Thursday, July 8, 2010

Shipping Companies Take Legal Route After Freight Rate Fraud Result

Class Action Being Prepared Against 19 Airlines
Shipping News Feature

SOUTH KOREA – After the country’s anti trust watchdog, the Fair Trade Commission levied their first ever fine, close to $100 million, on a group of nineteen international airlines in May there are reports that shipping groups in the country are drumming up support for a class action to launch a claim for compensation from those involved. The case may be difficult to prove in the light of Korean law which experts tell us only allows such action for stock market fraud but as only two companies, one now dissolved, are currently taking action no doubt advice on how to proceed collectively will be taken should more freight forwarders sign up.

Lawyers have already been briefed to start proceedings using the evidence supplied from actions already under way in the US and Europe and they have stated that the penalties imposed on the airlines was insufficient for the amounts which cartel agreements to fix the price of fuel surcharges and other charges netted the companies involved, an estimated $820 million.

The heaviest fines were against native carriers Korean Air and Asiana airlines although Korean Air had their fine reduced from an initial $40 million to just over $18 million for cooperating with authorities. Other airlines fined were reportedly British Airways, Lufthansa, Malaysia Airlines, Japan Airlines, Nippon Cargo Airlines, All Nippon Airways, Swiss International Air Lines, Singapore Airlines, Air France, Air France-KLM, KLM Airlines, Qantas Airways, Cathay Pacific, Thai Airlines, Polar Airlines, Air Hong Kong and Cargolux Airlines.

This is the latest development in a series of anti trust prosecutions throughout the world. The difficulty arises when shipping and forwarding agents claim to have been punished financially when in fact they have passed any excess charges onto their shippers. Quantifying loss is extremely difficult after the event, especially as the delays in discovery not to say prosecution and conviction make claims extremely hard to prove.

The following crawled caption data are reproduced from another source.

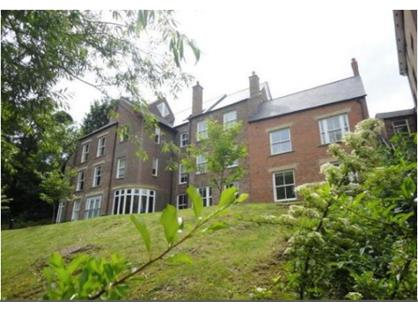 2 Bed Flat, St. Helen's Well, DH1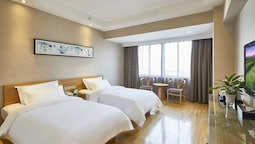 Insail Hotels (Railway Station Guangzhou)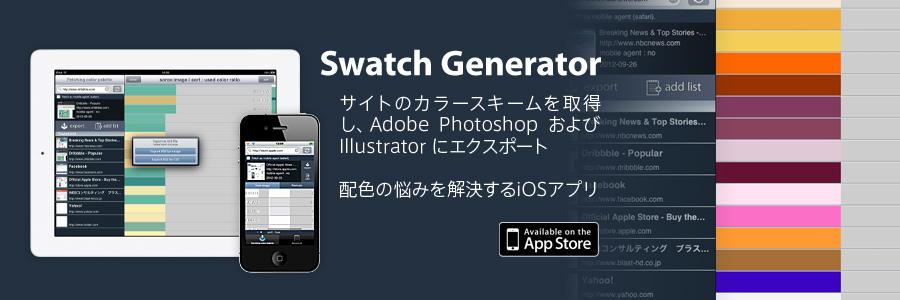 SwatchGenerator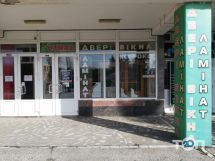 Экостиль, двери, окна и ламинат - фото 1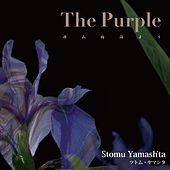 The Purple by Various Artists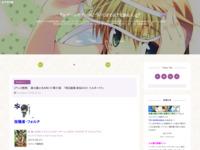(アニメ感想) 遊☆戯☆王ARC-V 第31話 「唸る旋風 妖仙ロスト・トルネード!」のスクリーンショット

Whilst a Court may decide an agent has been overcharged will he then automatically reimburse his clients for passing on the excess at the time? In addition EU Competition Commissioner Almunia declared in February that any fines he recovers for cartel activity was to be retained by the EU and not disbursed among member countries. The first question for Korean agents is are they each prepared to pursue a case against the group of carriers on whom they still rely?